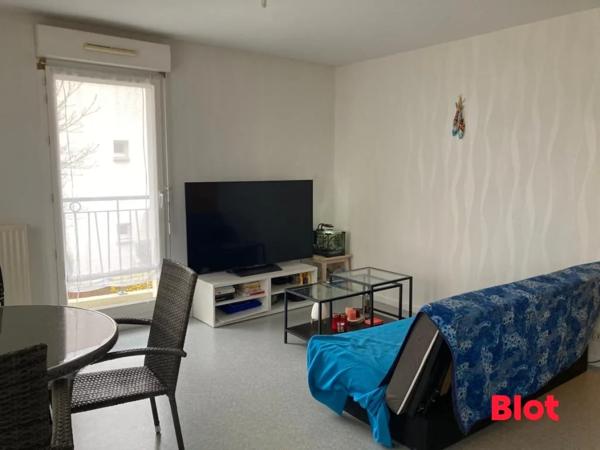 Appartement 2 pièce(s)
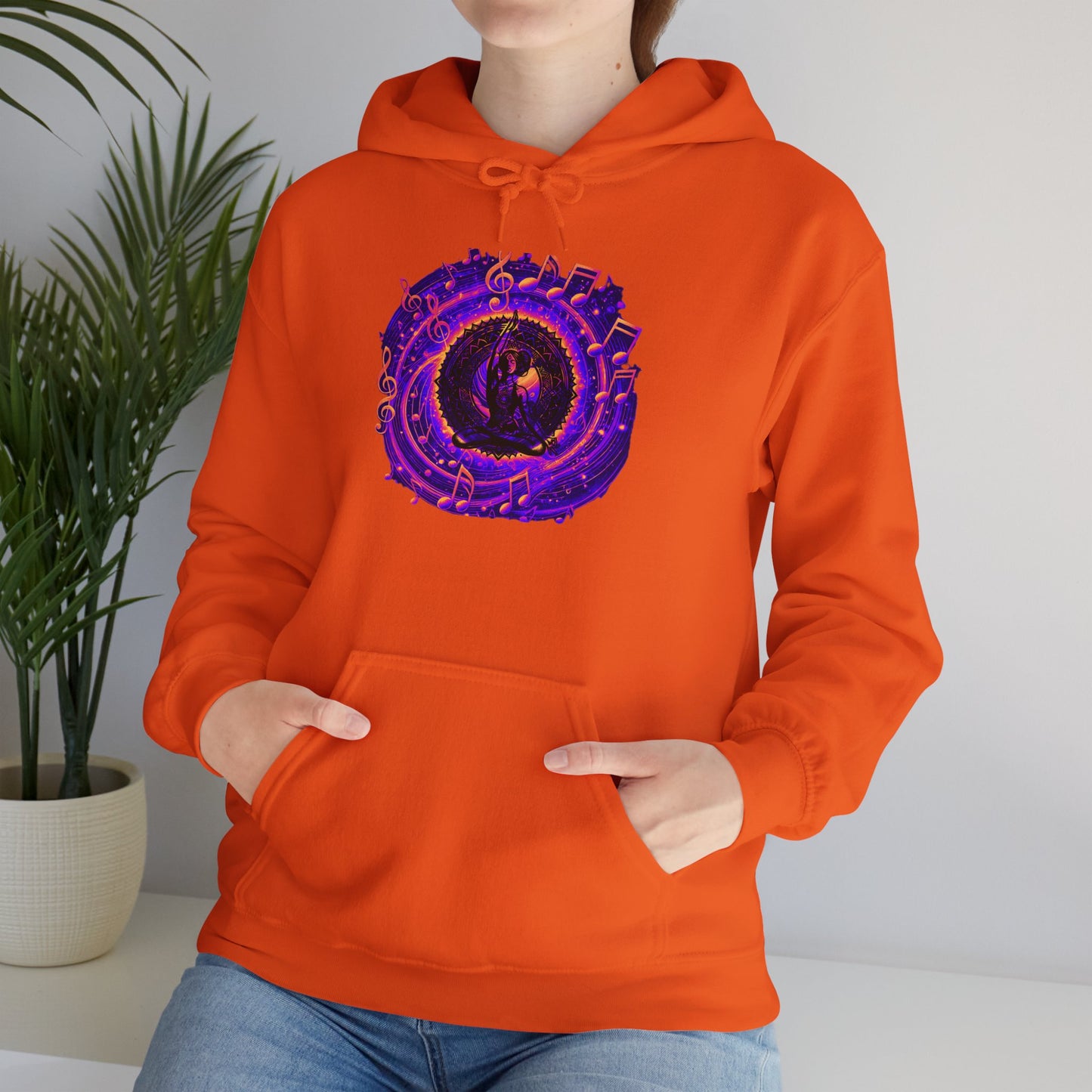 Unisex Heavy Blend™ Hooded Sweatshirt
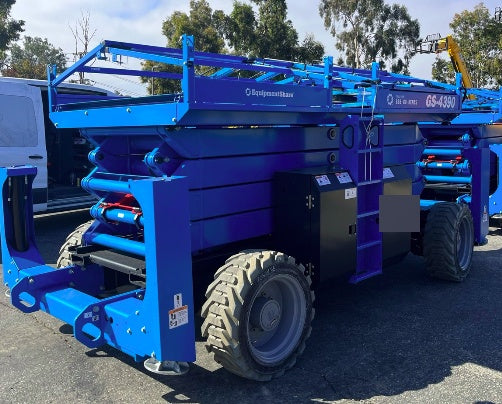 2024 GENIE GS-4390 RT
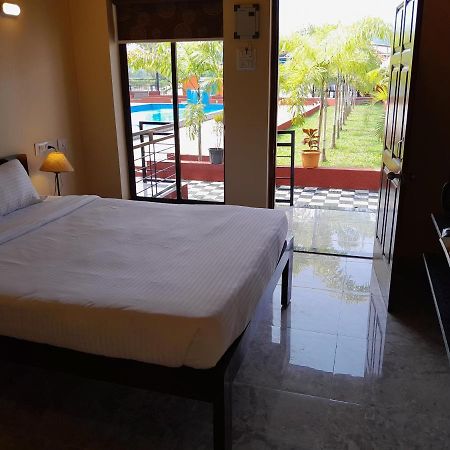Bed and Breakfast De Rush Farm Maem Exterior foto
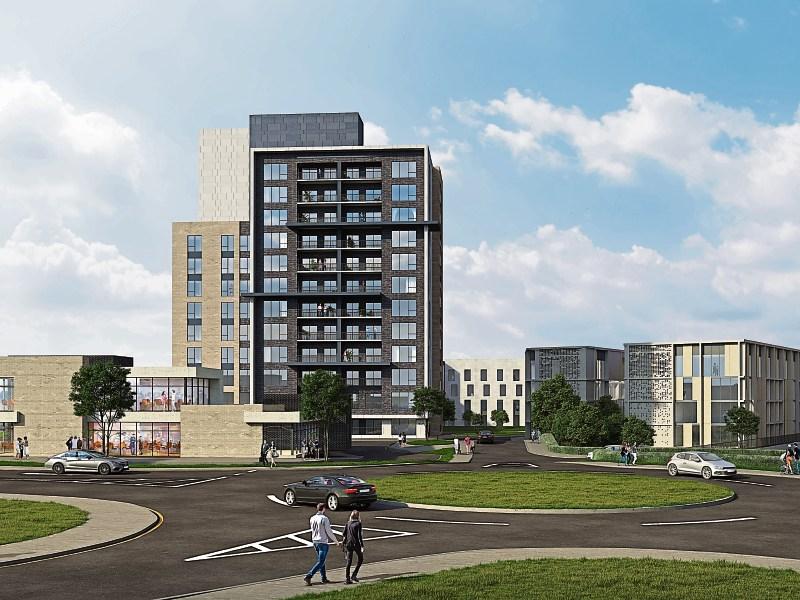 €60m development on horizon for former eyesore site in Limerick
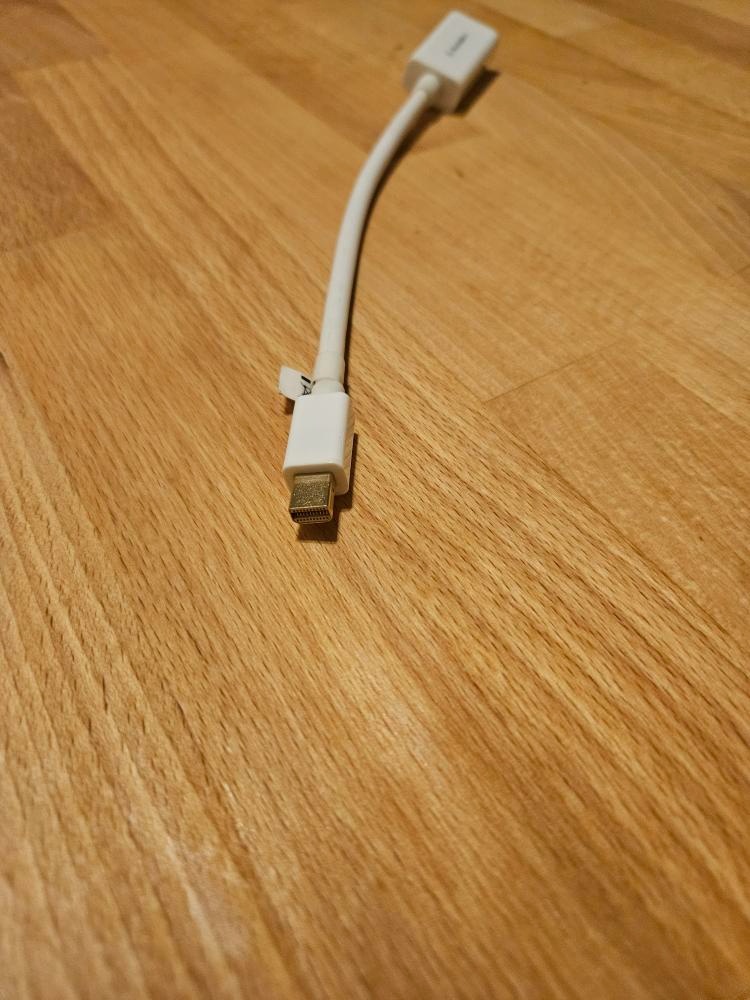 Redukce GoGEN mini DisplayPort/HDMI - 2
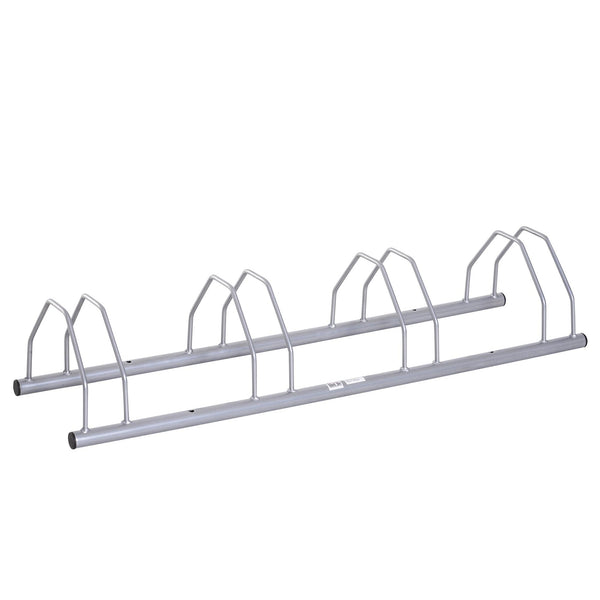 acquista 4-Sitzer Fahrradträger aus Stahl 108,5 x 30 x 21,5 cm Grau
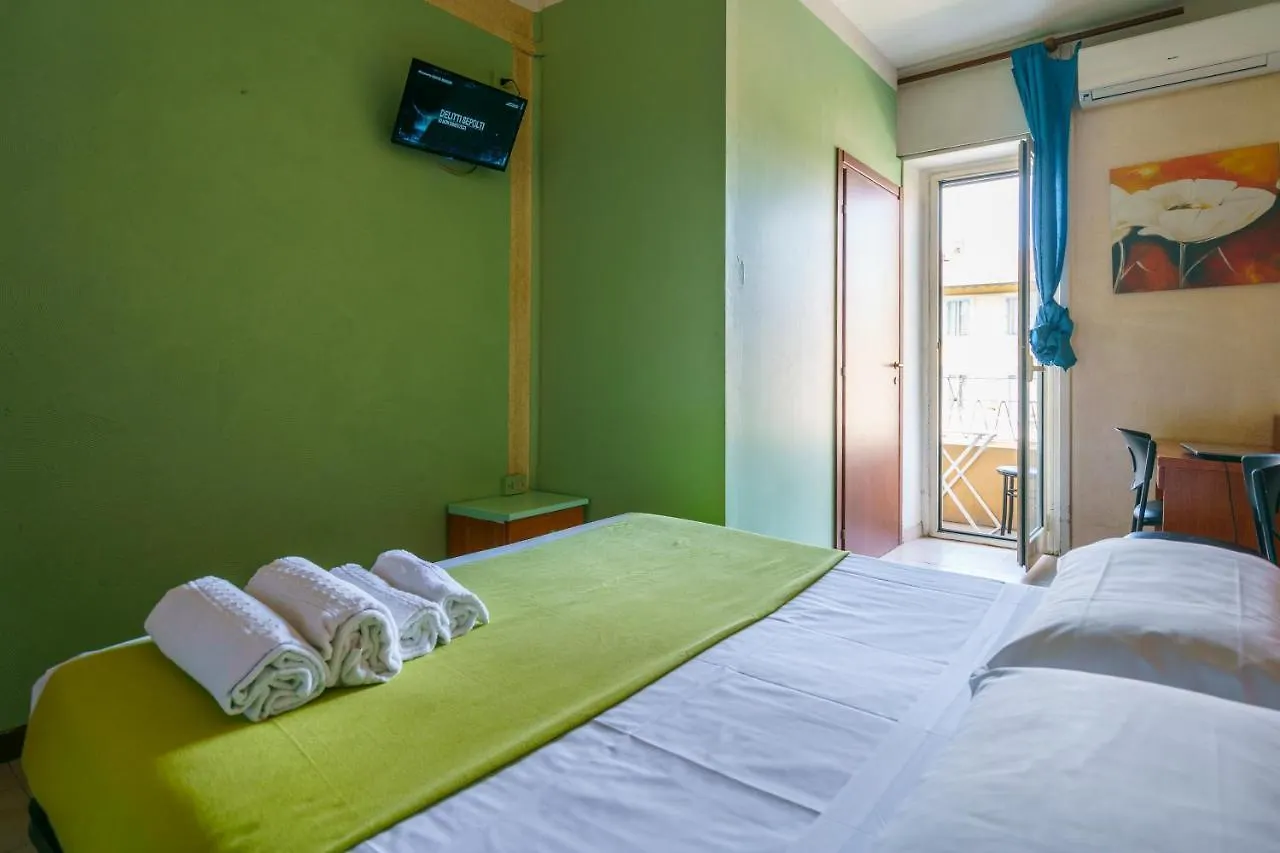 Hotel America Milan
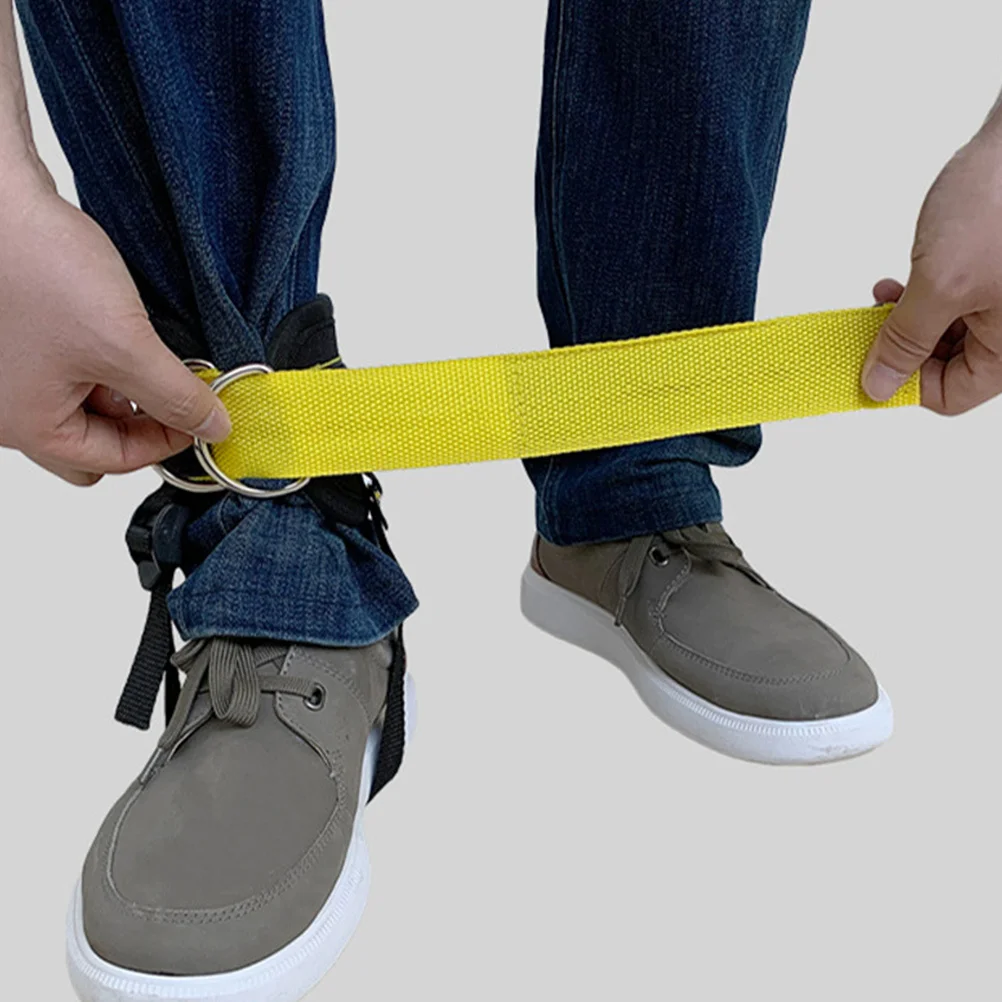 

1 Set Of Ankle Strap For Cable Machine Professional Fitness Ankle Strap Wear-Resistant Leg Hip Workout Supplies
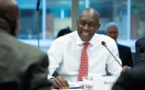 Makhtar Diop est nommé vice-président de la Banque mondiale pour les Infrastructures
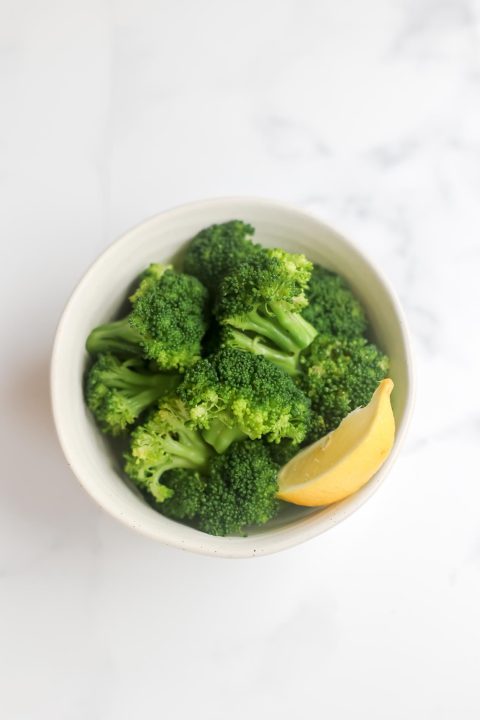 How To Boil Broccoli: A 5 Minute Step By Step Guide
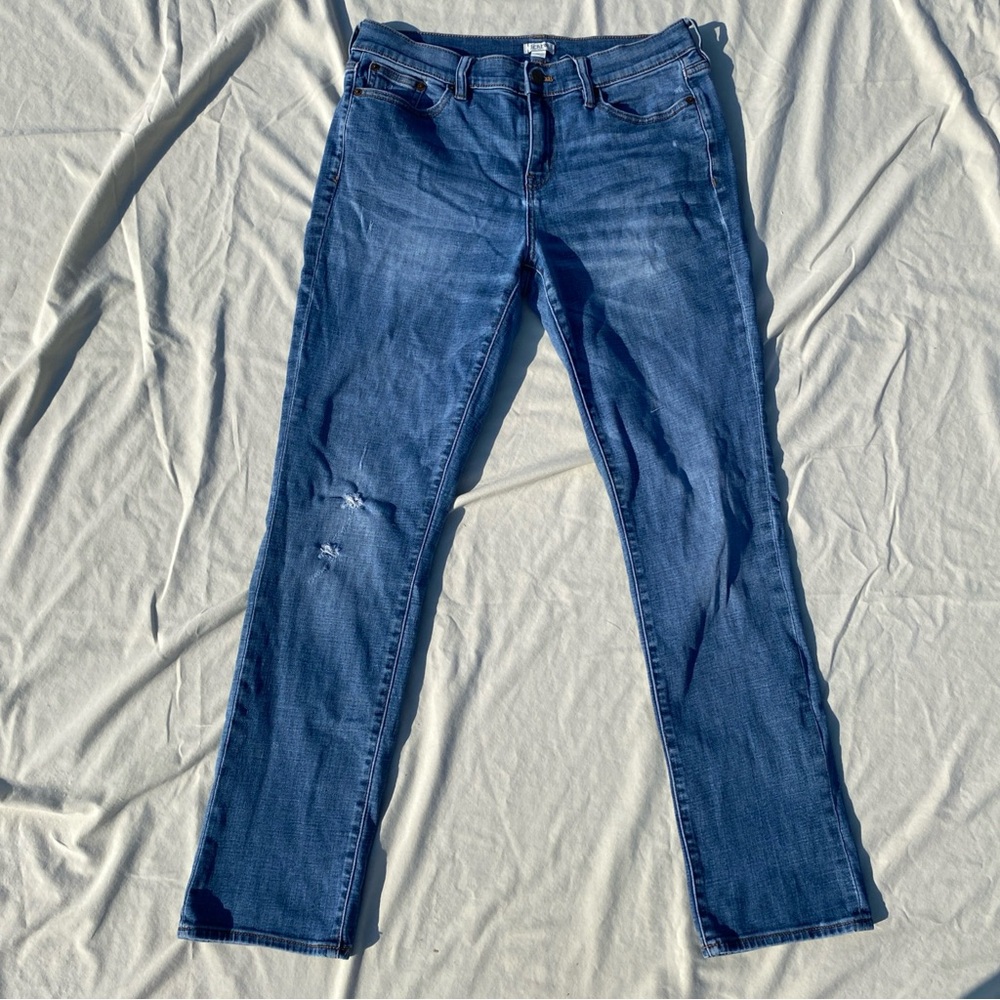 J. Crew Blue Women's Jeans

★ ★ ★ ★ ★

■ **PROBLEM DETAILS**:
Make an exact copy of the whole listing, but don't bring over any pictures.

■ **WRITTEN RESPONSE**:
 Appartement 2 pièce(s)
 Unisex Heavy Blend™ Hooded Sweatshirt
 2024 GENIE GS-4390 RT
Bed and Breakfast De Rush Farm Maem Exterior foto
 €60m development on horizon for former eyesore site in Limerick
 Redukce GoGEN mini DisplayPort/HDMI - 2
 acquista 4-Sitzer Fahrradträger aus Stahl 108,5 x 30 x 21,5 cm Grau
 Hotel America Milan

1 Set Of Ankle Strap For Cable Machine Professional Fitness Ankle Strap Wear-Resistant Leg Hip Workout Supplies
 Makhtar Diop est nommé vice-président de la Banque mondiale pour les Infrastructures
 How To Boil Broccoli: A 5 Minute Step By Step Guide
 J. Crew Blue Women's Jeans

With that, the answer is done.